● **Study text**:
====================
[arch-general] update today causes avantfax_hourly cron: Exec format error?
Eli Schwartz
eschwartz at archlinux.org
Sun Aug 26 13:11:36 UTC 2018
On 8/26/18 5:49 AM, David C. Rankin wrote:
> On 08/26/2018 03:37 AM, Ralph Corderoy wrote:
>>>> Testing manually works fine:
>>>>
>>>> # ./phb.php
>> It's not getting that far.
>
> I bet you would as root. The file is actually http:http owned, e.g.
>
> -rwxr-xr-x 1 http http 988 Sep 14 2016 /srv/http/avantfax/includes/phb.php
>
> So running as root has no problem. Running as any other user (other than http)
> now invokes the error that is the basis for this thread. That's why it is hard
> to put my finger on the cause, unless the linux-firmware update tightened
> security in some manner so that the cron user no longer can run as http
> causing the job to fail.
That's literally not how Linux permissions work. In fact, I'm not aware
of any operating system on which that *is* how file permissions work.
You did not get a "permission denied" error. You got a "failed to exec
/etc/cron.hourly/avantfax_hourly: Exec format error".
And thusly, you're completely missing Ralph's point here.
The error message states "failed to exec
/etc/cron.hourly/avantfax_hourly". It is saying the *file*
avantfax_hourly is itself the invalid executable file.
====================
● **Data records**:
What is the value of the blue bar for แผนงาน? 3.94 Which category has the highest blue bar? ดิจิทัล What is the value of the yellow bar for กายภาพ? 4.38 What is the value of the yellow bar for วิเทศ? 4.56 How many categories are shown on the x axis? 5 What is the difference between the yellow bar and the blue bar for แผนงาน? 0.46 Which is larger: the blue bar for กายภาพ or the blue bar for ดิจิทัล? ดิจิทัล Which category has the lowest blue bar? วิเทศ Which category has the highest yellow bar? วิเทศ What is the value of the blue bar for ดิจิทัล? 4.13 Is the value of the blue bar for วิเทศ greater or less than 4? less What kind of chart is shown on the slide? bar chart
====================
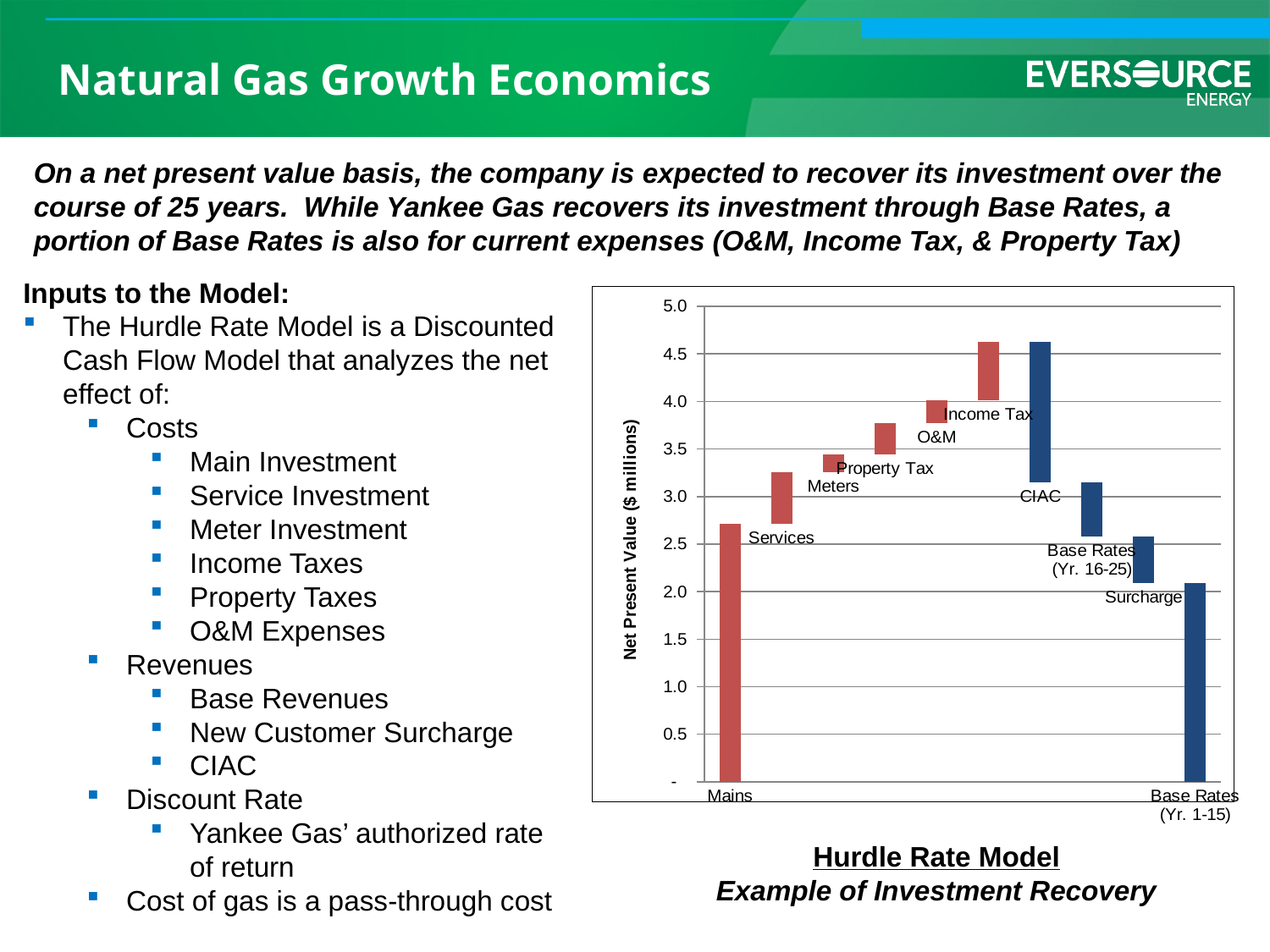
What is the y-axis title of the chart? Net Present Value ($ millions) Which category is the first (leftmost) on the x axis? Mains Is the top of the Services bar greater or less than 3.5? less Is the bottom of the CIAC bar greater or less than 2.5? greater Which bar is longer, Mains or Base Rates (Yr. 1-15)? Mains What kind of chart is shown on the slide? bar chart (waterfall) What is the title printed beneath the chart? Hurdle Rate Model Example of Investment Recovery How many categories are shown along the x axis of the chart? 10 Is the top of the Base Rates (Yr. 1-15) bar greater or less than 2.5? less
====================
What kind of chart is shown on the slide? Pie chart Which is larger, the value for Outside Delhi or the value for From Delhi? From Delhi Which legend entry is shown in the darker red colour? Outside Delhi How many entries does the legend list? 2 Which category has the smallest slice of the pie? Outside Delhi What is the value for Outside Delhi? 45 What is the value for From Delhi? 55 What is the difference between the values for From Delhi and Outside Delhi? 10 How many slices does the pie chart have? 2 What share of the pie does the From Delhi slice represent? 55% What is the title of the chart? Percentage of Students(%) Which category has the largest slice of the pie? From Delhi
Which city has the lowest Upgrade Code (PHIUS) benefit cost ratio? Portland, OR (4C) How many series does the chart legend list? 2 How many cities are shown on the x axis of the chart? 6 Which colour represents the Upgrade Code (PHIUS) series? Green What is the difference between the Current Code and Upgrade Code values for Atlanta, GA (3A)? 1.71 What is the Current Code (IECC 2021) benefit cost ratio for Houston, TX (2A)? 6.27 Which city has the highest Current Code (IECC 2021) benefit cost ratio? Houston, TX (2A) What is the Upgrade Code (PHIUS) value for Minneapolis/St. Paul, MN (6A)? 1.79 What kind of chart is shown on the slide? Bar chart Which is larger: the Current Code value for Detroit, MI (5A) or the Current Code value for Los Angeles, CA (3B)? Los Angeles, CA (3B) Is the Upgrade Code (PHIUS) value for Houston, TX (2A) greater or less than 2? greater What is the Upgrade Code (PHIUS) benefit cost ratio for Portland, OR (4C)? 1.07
====================
From the mailing list post about the cron error, return the passage between "The error message" and "invalid executable file.", inclusive, copied word for word. None of the items are needed here.

The error message states "failed to exec
/etc/cron.hourly/avantfax_hourly". It is saying the *file*
avantfax_hourly is itself the invalid executable file.